**Exercise prompt**
Every line from the one containing "Mask & Co Women's" to the one containing "京东超市618加速酒水品牌增长 茅台5分钟成绩" in the records below, both included, must be set down exactly, and no other line.

**Source data**
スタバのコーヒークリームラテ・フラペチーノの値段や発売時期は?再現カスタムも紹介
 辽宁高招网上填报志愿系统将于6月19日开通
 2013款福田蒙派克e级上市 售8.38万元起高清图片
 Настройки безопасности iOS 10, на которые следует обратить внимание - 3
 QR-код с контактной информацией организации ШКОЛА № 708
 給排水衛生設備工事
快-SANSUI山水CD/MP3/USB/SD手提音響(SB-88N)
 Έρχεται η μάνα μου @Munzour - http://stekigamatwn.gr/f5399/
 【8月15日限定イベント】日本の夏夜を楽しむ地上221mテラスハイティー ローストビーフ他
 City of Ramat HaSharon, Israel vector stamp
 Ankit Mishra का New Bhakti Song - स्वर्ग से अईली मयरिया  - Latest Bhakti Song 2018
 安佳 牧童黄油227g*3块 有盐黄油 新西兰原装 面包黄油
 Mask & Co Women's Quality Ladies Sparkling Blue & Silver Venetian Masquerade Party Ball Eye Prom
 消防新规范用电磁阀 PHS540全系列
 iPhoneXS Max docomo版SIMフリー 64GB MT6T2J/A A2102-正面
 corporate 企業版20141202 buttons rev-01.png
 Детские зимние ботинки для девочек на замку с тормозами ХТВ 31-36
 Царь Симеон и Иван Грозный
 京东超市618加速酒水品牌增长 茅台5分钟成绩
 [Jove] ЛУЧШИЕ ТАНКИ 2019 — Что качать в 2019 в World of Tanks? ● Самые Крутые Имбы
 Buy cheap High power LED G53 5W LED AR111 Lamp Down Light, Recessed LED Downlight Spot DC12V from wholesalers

**Written answer**
 Mask & Co Women's Quality Ladies Sparkling Blue & Silver Venetian Masquerade Party Ball Eye Prom
 消防新规范用电磁阀 PHS540全系列
 iPhoneXS Max docomo版SIMフリー 64GB MT6T2J/A A2102-正面
 corporate 企業版20141202 buttons rev-01.png
 Детские зимние ботинки для девочек на замку с тормозами ХТВ 31-36
 Царь Симеон и Иван Грозный
 京东超市618加速酒水品牌增长 茅台5分钟成绩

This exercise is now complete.